- WRITTEN TASK
Locate every line in the records that contains the word "farther" and copy each of those lines.
— BEGIN DATA LISTING —
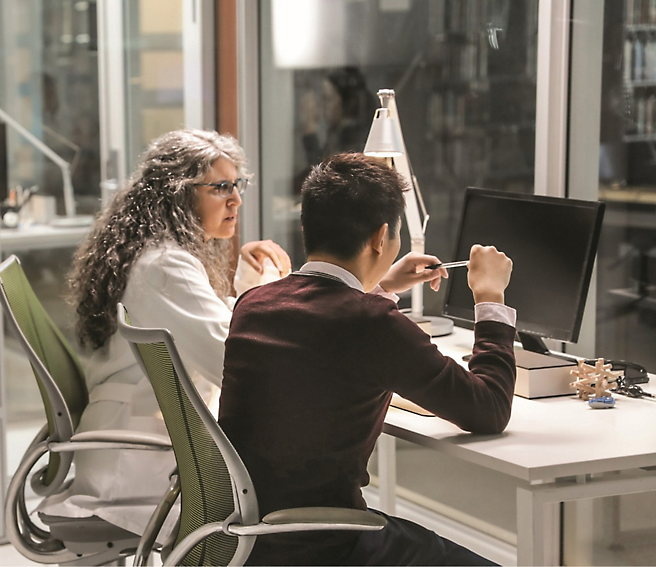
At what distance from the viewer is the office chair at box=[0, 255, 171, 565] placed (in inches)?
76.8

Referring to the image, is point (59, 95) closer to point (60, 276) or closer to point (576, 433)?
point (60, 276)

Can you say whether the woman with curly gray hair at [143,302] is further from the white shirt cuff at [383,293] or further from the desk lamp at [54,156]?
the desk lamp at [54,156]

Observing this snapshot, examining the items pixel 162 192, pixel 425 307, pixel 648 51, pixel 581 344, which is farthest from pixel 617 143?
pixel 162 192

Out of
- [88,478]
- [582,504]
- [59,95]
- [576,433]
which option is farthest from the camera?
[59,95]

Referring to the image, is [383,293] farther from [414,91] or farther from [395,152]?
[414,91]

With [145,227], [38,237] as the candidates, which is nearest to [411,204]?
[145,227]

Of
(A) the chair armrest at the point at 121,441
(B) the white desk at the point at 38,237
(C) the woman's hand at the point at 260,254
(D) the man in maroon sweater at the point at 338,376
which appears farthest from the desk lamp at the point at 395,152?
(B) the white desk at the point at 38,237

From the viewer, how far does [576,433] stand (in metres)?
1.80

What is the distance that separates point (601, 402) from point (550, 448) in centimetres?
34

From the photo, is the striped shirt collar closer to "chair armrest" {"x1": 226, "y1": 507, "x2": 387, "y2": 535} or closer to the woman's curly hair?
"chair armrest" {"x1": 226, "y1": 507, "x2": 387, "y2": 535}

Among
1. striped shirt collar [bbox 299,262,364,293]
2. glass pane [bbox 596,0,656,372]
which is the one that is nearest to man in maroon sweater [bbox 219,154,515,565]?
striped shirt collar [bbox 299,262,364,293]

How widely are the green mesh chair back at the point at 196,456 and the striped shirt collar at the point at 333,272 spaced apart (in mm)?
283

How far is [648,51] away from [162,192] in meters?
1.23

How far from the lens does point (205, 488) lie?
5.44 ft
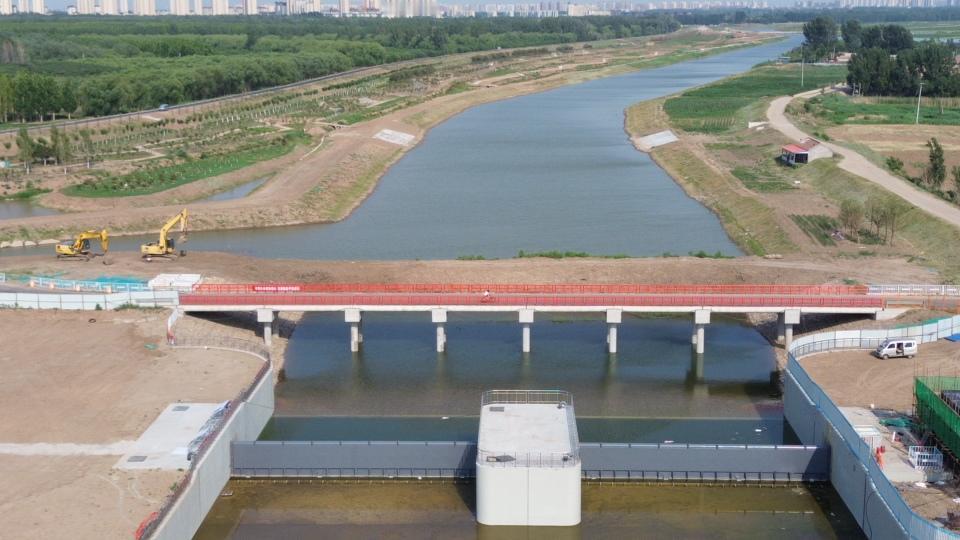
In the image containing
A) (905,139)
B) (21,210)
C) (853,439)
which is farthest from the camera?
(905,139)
— END DATA LISTING —
— BEGIN DATA LISTING —
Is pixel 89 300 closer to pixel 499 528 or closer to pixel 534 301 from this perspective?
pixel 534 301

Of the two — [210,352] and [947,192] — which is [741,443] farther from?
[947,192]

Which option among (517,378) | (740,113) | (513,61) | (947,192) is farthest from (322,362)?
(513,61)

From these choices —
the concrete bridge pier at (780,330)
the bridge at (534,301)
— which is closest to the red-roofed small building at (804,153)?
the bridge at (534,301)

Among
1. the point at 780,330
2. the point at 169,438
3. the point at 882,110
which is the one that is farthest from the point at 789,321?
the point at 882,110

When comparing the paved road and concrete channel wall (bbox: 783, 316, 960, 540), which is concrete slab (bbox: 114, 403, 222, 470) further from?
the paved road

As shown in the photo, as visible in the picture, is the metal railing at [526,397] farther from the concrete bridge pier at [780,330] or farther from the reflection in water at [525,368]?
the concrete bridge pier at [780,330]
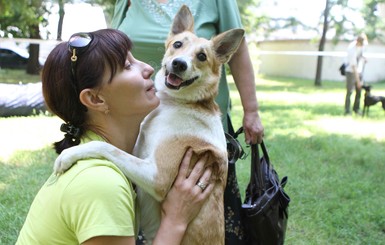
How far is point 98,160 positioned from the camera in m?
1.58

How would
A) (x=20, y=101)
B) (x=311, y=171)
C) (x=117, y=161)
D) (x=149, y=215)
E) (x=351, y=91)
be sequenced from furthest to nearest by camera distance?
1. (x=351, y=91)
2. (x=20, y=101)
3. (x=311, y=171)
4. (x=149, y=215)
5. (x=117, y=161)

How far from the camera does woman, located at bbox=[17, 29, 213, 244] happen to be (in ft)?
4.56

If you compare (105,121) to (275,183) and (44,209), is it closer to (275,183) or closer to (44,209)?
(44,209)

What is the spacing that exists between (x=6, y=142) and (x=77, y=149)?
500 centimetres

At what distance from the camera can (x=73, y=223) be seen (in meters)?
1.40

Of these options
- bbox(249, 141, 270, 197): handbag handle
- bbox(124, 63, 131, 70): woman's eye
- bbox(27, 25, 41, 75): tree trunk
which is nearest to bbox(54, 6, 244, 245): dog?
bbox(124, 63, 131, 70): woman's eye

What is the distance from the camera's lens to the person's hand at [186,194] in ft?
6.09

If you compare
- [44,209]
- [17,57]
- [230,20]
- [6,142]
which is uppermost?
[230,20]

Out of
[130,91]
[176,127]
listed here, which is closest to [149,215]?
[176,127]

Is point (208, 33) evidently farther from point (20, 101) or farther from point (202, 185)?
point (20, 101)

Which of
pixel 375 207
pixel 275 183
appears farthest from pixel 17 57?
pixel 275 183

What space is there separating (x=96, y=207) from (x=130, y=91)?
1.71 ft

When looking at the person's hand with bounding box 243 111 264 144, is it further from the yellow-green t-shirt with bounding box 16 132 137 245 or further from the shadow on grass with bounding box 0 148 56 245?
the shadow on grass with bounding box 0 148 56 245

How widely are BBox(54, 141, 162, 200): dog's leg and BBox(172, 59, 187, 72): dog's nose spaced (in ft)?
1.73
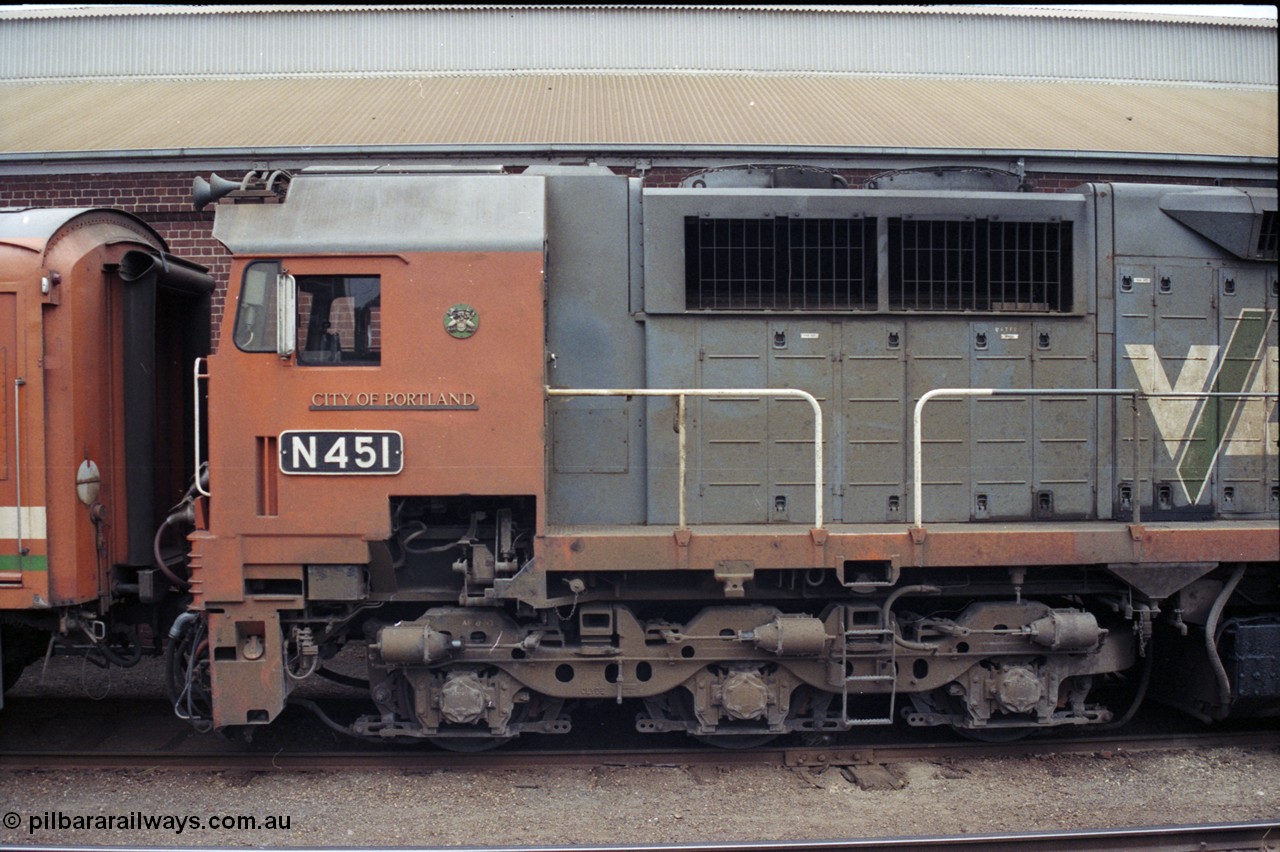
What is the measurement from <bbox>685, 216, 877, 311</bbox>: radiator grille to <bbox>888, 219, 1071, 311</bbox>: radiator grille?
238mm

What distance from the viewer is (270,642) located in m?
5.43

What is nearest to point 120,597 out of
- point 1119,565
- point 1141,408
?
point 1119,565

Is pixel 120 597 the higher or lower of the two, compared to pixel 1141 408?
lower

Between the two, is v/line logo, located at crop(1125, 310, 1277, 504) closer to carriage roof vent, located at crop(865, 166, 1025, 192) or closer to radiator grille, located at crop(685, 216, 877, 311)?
— END DATA LISTING —
— BEGIN DATA LISTING —
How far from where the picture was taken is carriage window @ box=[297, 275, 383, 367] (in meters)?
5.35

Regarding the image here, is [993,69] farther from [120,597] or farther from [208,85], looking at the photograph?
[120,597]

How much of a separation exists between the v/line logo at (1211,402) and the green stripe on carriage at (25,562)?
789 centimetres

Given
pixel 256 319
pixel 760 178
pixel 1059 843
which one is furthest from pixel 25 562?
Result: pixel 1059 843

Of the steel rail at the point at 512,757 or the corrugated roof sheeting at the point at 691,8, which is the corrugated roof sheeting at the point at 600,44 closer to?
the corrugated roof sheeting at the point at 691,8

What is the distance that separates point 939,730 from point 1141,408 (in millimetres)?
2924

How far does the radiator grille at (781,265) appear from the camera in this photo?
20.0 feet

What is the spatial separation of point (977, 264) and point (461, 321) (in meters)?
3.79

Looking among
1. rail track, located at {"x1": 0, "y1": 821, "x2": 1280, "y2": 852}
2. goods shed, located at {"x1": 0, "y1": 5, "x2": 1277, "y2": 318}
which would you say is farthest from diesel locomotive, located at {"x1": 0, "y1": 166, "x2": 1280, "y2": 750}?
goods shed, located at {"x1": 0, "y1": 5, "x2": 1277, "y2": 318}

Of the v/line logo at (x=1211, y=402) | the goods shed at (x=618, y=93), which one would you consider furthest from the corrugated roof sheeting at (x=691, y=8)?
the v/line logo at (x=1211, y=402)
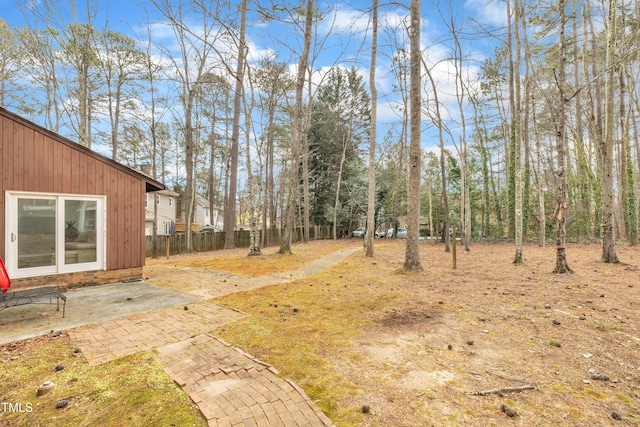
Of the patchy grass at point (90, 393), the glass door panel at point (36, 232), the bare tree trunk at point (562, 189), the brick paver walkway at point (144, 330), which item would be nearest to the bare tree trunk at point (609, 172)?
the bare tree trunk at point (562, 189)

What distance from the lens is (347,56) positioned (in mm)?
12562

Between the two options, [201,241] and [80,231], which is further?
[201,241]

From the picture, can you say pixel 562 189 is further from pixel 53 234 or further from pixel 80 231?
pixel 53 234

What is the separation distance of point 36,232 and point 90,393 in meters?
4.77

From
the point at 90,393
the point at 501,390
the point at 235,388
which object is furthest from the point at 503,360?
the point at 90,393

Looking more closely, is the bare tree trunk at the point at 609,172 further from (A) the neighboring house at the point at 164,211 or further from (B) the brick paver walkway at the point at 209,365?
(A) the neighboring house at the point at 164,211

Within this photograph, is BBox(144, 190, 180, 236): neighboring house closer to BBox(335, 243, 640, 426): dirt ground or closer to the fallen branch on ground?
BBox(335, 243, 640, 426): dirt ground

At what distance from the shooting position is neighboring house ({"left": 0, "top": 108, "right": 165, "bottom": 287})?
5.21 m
— END DATA LISTING —
- TASK ANSWER
Referring to the image, is [383,293] farther from [414,91] or farther from [395,152]?
Of the two — [210,352] and [947,192] — which is [741,443] farther from?
As shown in the photo, as visible in the picture, is the metal railing at [526,397] farther from the concrete bridge pier at [780,330] or farther from the reflection in water at [525,368]?
Is point (208, 33) evidently farther from point (20, 101) or farther from point (202, 185)?
Regarding the image here, is [993,69] farther from [120,597] or farther from [208,85], looking at the photograph?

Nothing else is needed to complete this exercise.